A veterinarian at Tufts University has figured out how to give a dog his face back after a severe accident.
Randy Boudrieau, a veterinary orthopedist, is using titanium plates, just like the ones used in human reconstructive surgery, to repair hair fractures in canine companions. The fractures are most commonly seen when a (human) driver flies through the windshield of a vehicle, but are occasionally seen in dogs after severe accidents like being hit by a car.
Because these injuries are rarely seen, most vets don't know how to fix them, so many dogs are left to heal slowly and painfully on their own, with only cover-all medicines like anti-inflammatories and pain relievers to treat them. Some dogs have their skulls wired back together if their bone fragments are big enough - that is, if they haven't shattered into tiny pieces - but neither process gives enough relief to a dog whose facial bones have broken into many small segments.
In humans, the accepted method for treating broken bones is to keep them from moving around. That's why we use casts, splints, and braces, but when bones are broken into many small parts, the job is much harder.
Take it from Boudrieau , who spent a year in a cast after she shattered her elbow (spoiler: it was awful).
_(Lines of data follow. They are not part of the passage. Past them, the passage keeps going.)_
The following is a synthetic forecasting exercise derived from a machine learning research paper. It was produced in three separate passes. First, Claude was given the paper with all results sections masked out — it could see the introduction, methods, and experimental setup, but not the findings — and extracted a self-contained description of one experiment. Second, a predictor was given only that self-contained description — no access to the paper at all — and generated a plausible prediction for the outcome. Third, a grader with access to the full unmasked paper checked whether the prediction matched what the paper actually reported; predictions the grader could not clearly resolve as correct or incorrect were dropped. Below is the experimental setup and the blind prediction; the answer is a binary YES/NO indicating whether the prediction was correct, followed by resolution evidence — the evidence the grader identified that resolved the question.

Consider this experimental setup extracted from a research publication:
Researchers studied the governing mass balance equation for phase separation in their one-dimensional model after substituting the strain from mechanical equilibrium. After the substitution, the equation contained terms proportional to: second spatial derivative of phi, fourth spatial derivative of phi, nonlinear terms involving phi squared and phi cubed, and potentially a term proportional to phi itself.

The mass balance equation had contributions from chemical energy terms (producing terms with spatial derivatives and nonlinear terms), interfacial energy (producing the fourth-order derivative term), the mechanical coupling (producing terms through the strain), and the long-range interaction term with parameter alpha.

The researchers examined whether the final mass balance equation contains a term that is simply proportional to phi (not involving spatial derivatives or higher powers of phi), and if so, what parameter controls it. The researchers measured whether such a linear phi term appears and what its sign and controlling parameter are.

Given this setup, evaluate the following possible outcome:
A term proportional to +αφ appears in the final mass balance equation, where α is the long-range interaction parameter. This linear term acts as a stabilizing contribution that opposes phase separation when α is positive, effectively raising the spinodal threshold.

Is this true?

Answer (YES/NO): NO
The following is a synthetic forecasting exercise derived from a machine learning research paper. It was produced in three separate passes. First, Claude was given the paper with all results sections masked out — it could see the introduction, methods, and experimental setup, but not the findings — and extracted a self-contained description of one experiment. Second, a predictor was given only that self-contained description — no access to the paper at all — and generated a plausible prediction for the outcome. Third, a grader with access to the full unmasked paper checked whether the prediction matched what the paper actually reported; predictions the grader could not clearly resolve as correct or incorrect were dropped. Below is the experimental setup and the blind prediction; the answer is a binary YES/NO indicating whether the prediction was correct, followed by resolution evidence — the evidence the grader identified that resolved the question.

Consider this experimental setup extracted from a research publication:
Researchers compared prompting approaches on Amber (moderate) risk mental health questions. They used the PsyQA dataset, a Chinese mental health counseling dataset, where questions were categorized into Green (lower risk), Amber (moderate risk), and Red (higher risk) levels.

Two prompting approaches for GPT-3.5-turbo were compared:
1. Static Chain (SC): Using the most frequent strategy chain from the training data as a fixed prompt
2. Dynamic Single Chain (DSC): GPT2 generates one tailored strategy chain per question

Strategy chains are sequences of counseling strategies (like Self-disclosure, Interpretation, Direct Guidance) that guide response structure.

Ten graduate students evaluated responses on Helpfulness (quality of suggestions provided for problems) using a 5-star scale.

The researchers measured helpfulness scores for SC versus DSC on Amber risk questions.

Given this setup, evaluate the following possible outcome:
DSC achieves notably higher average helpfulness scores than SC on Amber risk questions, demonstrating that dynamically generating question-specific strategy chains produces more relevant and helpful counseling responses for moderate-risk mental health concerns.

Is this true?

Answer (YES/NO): NO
So, when people suffer facial fractures, doctors attach metal plates to the pieces of facial bone that are the thickest and biggest - and then attach the smaller pieces to them. As a result, the bones move as little as possible, and when they do move around, they do so as basically one unit.
Finding those thicker and bigger fragments isn't too hard - they were initially discovered in humans in 1980, when fancily-named physical anthropologist E. Lloyd Du Brol shone a light through a (vacant) human skull and saw which pieces let the least light through. It was rudimentary, but it worked. Surgeons still use Du Brol's findings today, even if they've never heard of him.
Boudrieau took a page out of Du Brol's book and shone a light through a (vacant) dog skull, and found similar thick parts of bone that could be singled out for possible titanium plates. He found that the same types of plates that work well for human faces were just as good for man's best friend.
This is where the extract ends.